La politique volontariste d’attraction de l’investissement étranger soutenue par le programme « Chile Plataforma », a contribué a multiplier par deux le volume des investissements étrangers en 2004, pour atteindre 7 milliards de dollars. Une étude de l’Economist Intelligence Unit conclu que « le Chili sera le pays d’Amérique latine le plus attractif sur le plan commercial dans les cinq prochaines années ». Les prévisions tablent sur un accroissement de l’investissement d’environ 13% en 2005 et un PIB par habitant de 5 000 dollars, ce qui placerait le pays en seconde position derrière le Mexique en Amérique latine.

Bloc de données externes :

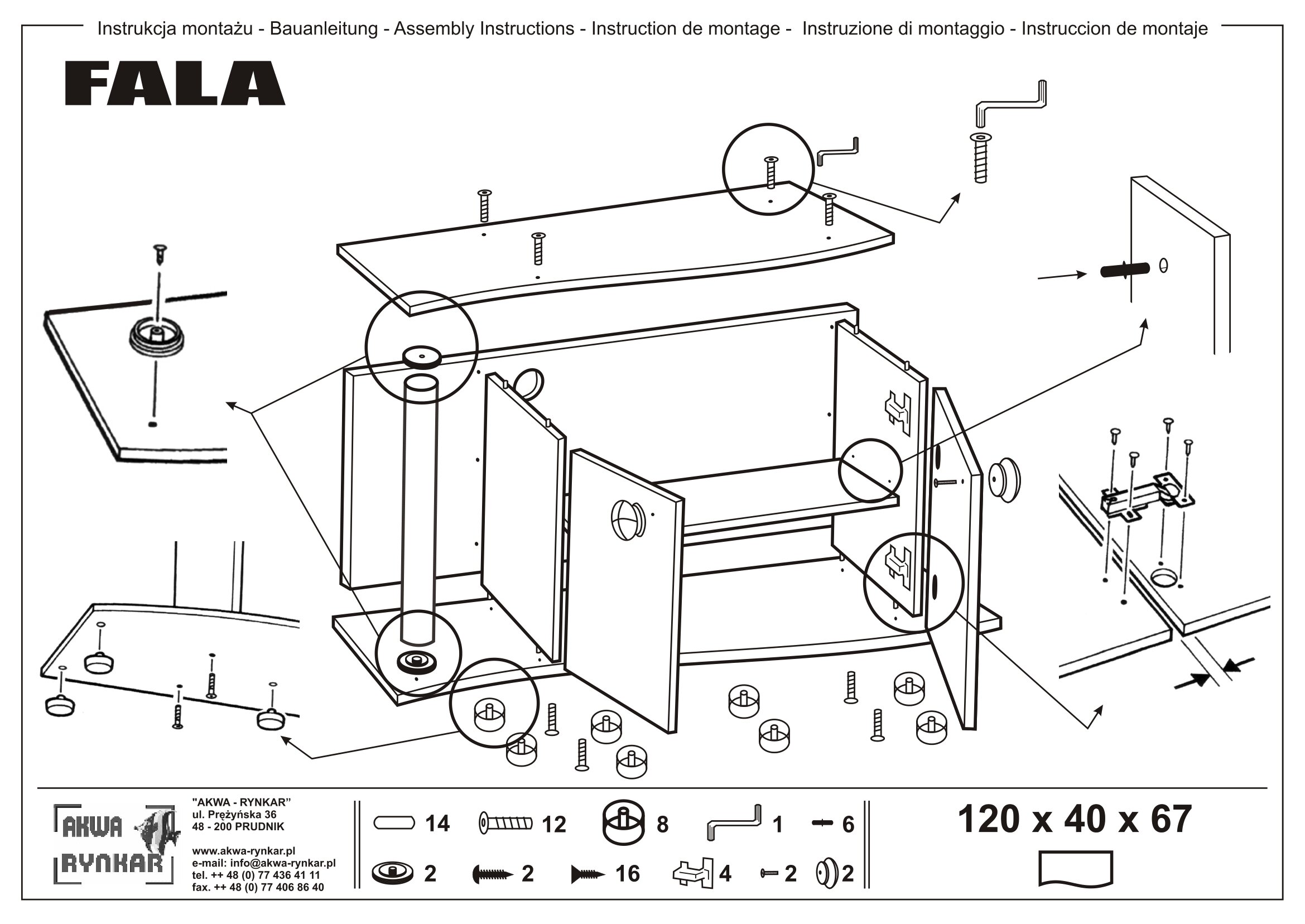 Instrukcja montażu - Bauanleitung - Assembly Instructions - Instruction de montage - Instruzione di montaggio - Instruccion de montaje

FALA

AKWA RYNKAR

"AKWA - RYNKAR"
ul. Prężyńska 36
48 - 200 PRUDNIK

www.akwa-rynkar.pl
e-mail: info@akwa-rynkar.pl
tel. ++ 48 (0) 77 436 41 11
fax. ++ 48 (0) 77 406 86 40

14 12 8 1 6

2 2 16 4 2 2

120 x 40 x 67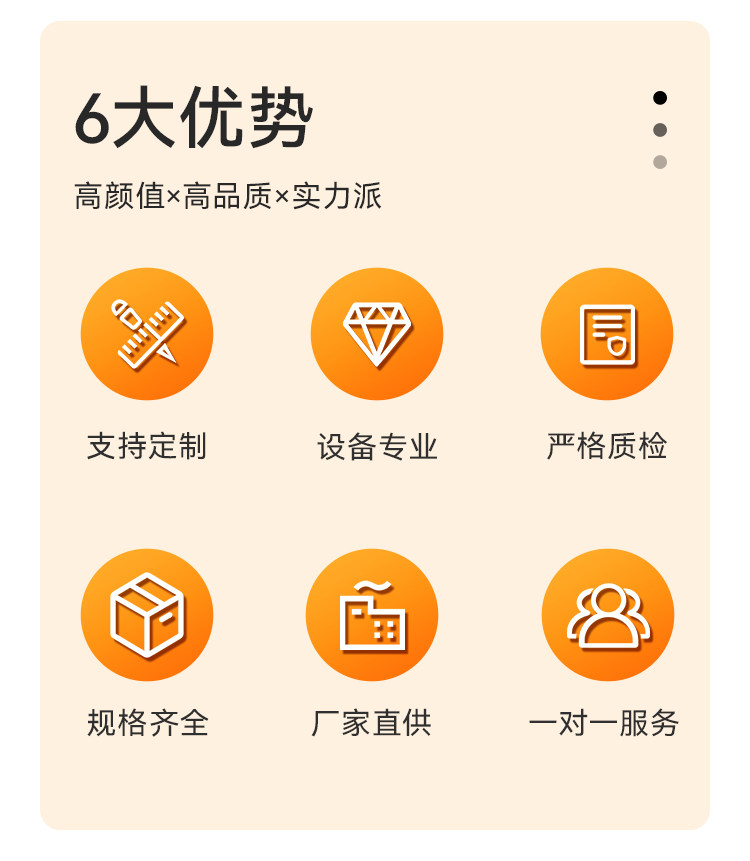 6大优势

高颜值×高品质×实力派

支持定制

设备专业

严格质检

规格齐全

厂家直供

一对一服务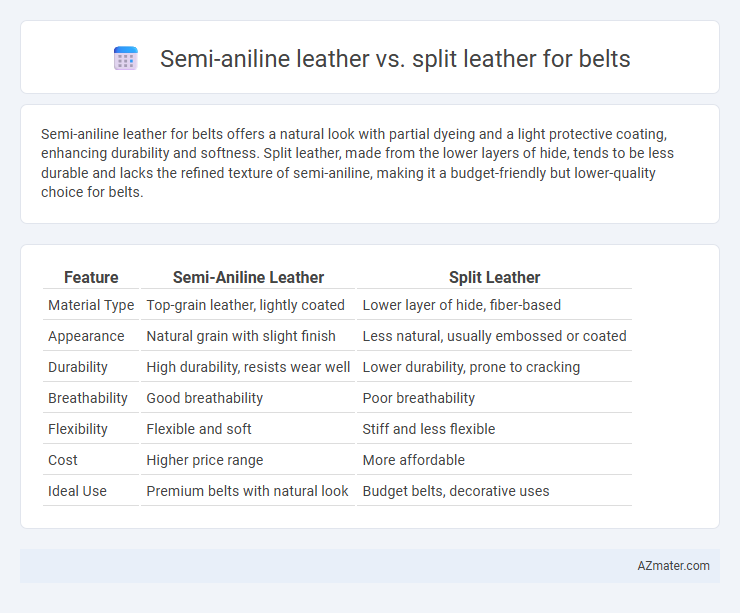 Semi-aniline leather vs. split leather for belts

Semi-aniline leather for belts offers a natural look with partial dyeing and a light protective coating, enhancing durability and softness. Split leather, made from the lower layers of hide, tends to be less durable and lacks the refined texture of semi-aniline, making it a budget-friendly but lower-quality choice for belts.

| Feature | Semi-Aniline Leather | Split Leather |
|---|---|---|
| Material Type | Top-grain leather, lightly coated | Lower layer of hide, fiber-based |
| Appearance | Natural grain with slight finish | Less natural, usually embossed or coated |
| Durability | High durability, resists wear well | Lower durability, prone to cracking |
| Breathability | Good breathability | Poor breathability |
| Flexibility | Flexible and soft | Stiff and less flexible |
| Cost | Higher price range | More affordable |
| Ideal Use | Premium belts with natural look | Budget belts, decorative uses |

AZmater.com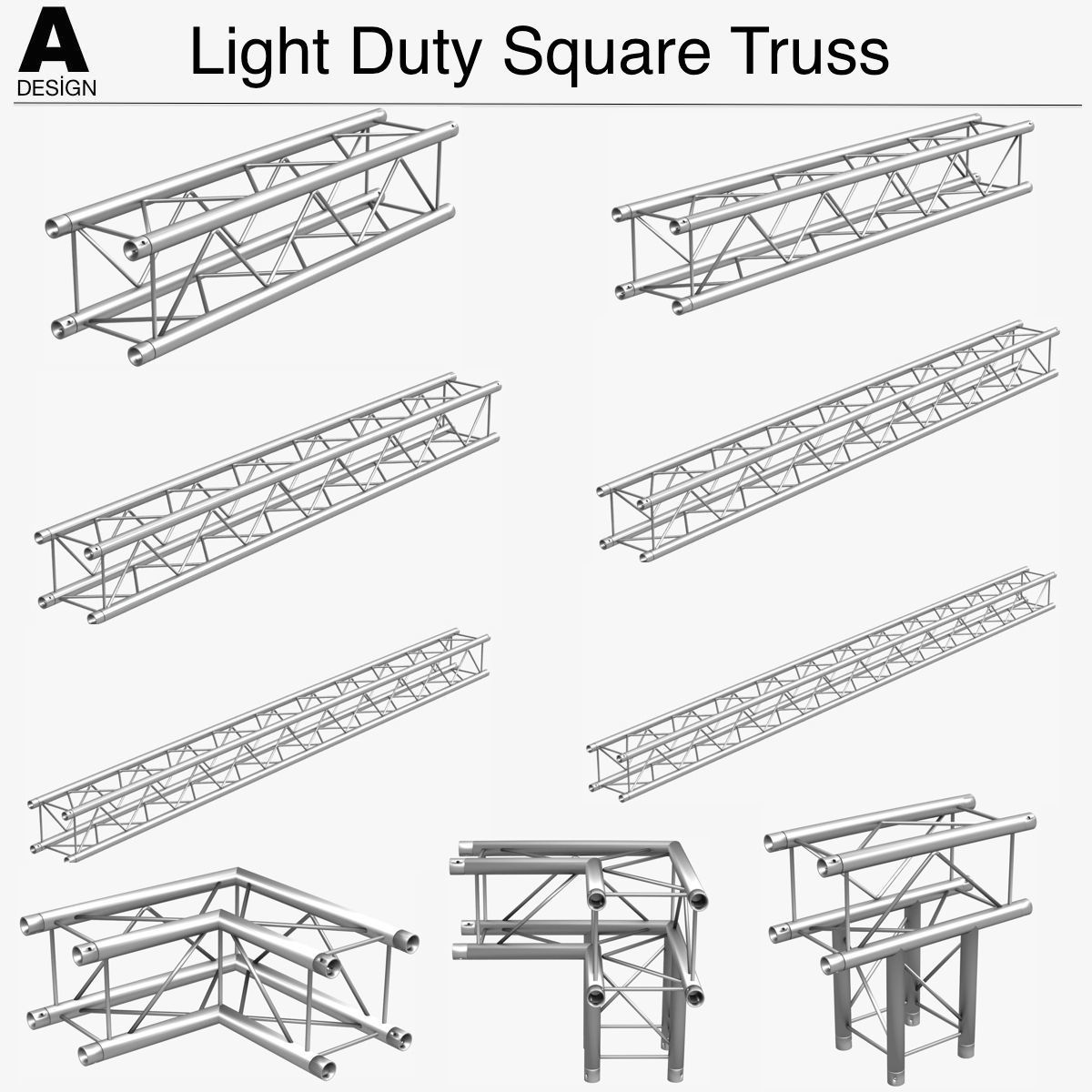 A
DESİGN

Light Duty Square Truss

S’il devait se confirmer, cet essor ne fait que
commencer, d’autant plus qu’il existe un fort consensus sur l’orientation libérale de la politique économique nationale au sein de la classe politique chilienne. Pour l’heure, une cinquantaine de multinationales ont choisi de faire du pays leur base régionale. Air France a notamment installé son centre d’appels pour l’Amérique du Sud au sud de Santiago, Sodexho sa direction marketing et sa direction des ressources humaines, Eurocopter son centre de maintenance régional. Dans cet environnement favorable aux affaires, où la France dispose de solides relations de coopération scientifique et technologique, ainsi que d’un maillage étoffé de relations entre collectivités locales, les investisseurs français demeurent pourtant peu présents, avec 130 filiales, même s’ils sont visibles dans presque tous les secteurs d’activités. Sodexho est ainsi le troisième employeur local avec 11 000 employés. Suez s’est positionné en 1999 à travers sa filiale Aguas Andinas, dans un secteur stratégique, en remportant avec son partenaire espagnol Agbar, la concession de l’eau de Santiago pour une durée illimitée. La présence française est notablement modeste dans le secteur minier. Le développement de Sodexho illustre pourtant le potentiel de ce secteur dans les branches attenantes : 37% de ses activités en dépendent. En dix ans, le nombre de sociétés françaises implantées a toutefois triplé. Les échanges entre les deux pays ont par ailleurs bénéficié de l’effet d’entraînement de l’accord d’association entre le Chili et le l’UE. Les flux commerciaux entre la France et le Chili ont ainsi atteint 1,796 milliard de dollars en 2004 selon la banque commerciale du Chili, soit une hausse de 34% environ par rapport à 2003.3 Mais des efforts restent à faire si les entrepreneurs français ne veulent pas laisser échapper ce marché pivot d’une Amérique latine qui suscitait encore récemment de nombreuses ambitions françaises en dépit de sa volatilité. C.H.
1 – La Documentation française, Jean-Blanquer / Polymnia Zgefka, Amérique latine, Edition 2005.